▸ YOUR ASSIGNMENT
Extend the opinion piece below on Liberty County small businesses and local officials, picking up right after its final sentence.

▸ EXCERPTED TEXT
* * * * *

By Tommy Brents
Over the course of the past year and a half or so, small business owners across America have faced tremendous challenges. In Texas alone, it is estimated that more than 10,000 small businesses have closed permanently. At the state and federal level, politicians on both sides of the aisle are quick to point to Coronavirus as the cause of the economic disruption, but they rarely, if ever, acknowledge their own culpability.
Businesses in Liberty County have, thankfully, not shuttered en masse, but it is no secret that many are struggling and some have recently made the difficult decision to transition out of business ownership altogether. Besides corporately-owned gas stations, new retail space has certainly been slow to develop, and with the cost of goods and services rising, business owners face the prospects of an even more tumultuous future.
It is unconscionable that local officials are following in the footsteps of their state and federal counterparts to seize this particular occasion to demand citizens relinquish more of their hard-earned cash. They are calling for what amounts to a “Great Reset” here at home, only instead of “Build Back Better” it is Build “Better Care.”

* * * * *

▸ DATASET RECORDS
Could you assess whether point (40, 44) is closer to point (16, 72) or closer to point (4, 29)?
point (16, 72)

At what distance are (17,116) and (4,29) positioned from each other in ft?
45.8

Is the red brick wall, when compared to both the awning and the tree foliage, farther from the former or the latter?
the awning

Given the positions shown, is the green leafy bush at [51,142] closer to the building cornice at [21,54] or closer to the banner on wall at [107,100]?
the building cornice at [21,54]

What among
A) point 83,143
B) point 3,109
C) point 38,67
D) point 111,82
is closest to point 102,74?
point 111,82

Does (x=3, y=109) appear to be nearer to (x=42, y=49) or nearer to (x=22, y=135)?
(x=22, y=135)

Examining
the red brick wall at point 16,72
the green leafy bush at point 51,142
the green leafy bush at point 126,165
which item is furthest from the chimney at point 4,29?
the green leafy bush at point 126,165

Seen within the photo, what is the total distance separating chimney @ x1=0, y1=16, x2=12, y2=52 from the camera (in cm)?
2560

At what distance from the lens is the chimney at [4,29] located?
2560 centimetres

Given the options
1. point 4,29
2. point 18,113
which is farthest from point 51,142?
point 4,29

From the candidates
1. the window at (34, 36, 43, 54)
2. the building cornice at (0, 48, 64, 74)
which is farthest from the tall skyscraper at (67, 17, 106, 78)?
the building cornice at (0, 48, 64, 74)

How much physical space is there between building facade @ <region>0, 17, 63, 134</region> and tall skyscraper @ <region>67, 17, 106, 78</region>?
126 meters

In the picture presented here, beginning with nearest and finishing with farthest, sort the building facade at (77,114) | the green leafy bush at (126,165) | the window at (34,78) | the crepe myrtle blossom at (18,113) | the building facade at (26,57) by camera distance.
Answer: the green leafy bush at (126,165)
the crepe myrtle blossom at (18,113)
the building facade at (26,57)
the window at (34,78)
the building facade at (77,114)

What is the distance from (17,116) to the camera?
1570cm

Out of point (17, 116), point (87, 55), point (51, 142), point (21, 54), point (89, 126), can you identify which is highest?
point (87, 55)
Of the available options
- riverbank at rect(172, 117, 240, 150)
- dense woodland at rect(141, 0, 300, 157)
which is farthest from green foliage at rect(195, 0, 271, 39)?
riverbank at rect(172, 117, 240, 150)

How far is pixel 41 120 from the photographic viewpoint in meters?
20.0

* * * * *

▸ TASK ANSWER
Taxpayers in Liberty, for example, have seen every local taxing authority approve a tax increase over the past month and a half. Two of them, Liberty ISD (which already has the highest tax rate of any entity in Liberty County) and the Hospital District (which already unanimously approved a tax increase just over a month ago), are asking for so much more from taxpayers that they are being forced to seek voter approval. Both have made emotional pleas to local residents, but neither have shown a willingness to make tough sacrifices and suffer well like the rest of us. One might even say they consider themselves “too big to fail.”
Business owners, though fewer in number, are likely to bear a much heavier burden with these tax increases than local residents. Those unfamiliar with running a business may not be aware that the costs of doing so are already significantly higher than simply residing locally. Goods and services provided to businesses (even public utilities) are often obtained at much higher rates than those paid by average consumers. Despite public perception, the ability to “just write that off” does not pay the bills each month.
Unlike for homeowners, there are no common tax exemptions available to business owners which may ease their burdens. Instead, those burdens just get more unbearable each year as insurance rates soar, property valuations and tax rates inch higher, government expands regulations/mandates, and now, of course, inflation surges. Business ownership is a blessing, but it sure is not for the faint of heart.
Lest we believe this is merely a business problem, consumers are becoming increasingly aware that in order for businesses to keep their doors open and to compete with government welfare systems, they must pass their rising costs on to their customers. The cost of groceries, even the cost of a burger and fries at a local budget fast food joint have gotten more expensive. Have you noticed that “Dollar Menus” have become “Value Menus”?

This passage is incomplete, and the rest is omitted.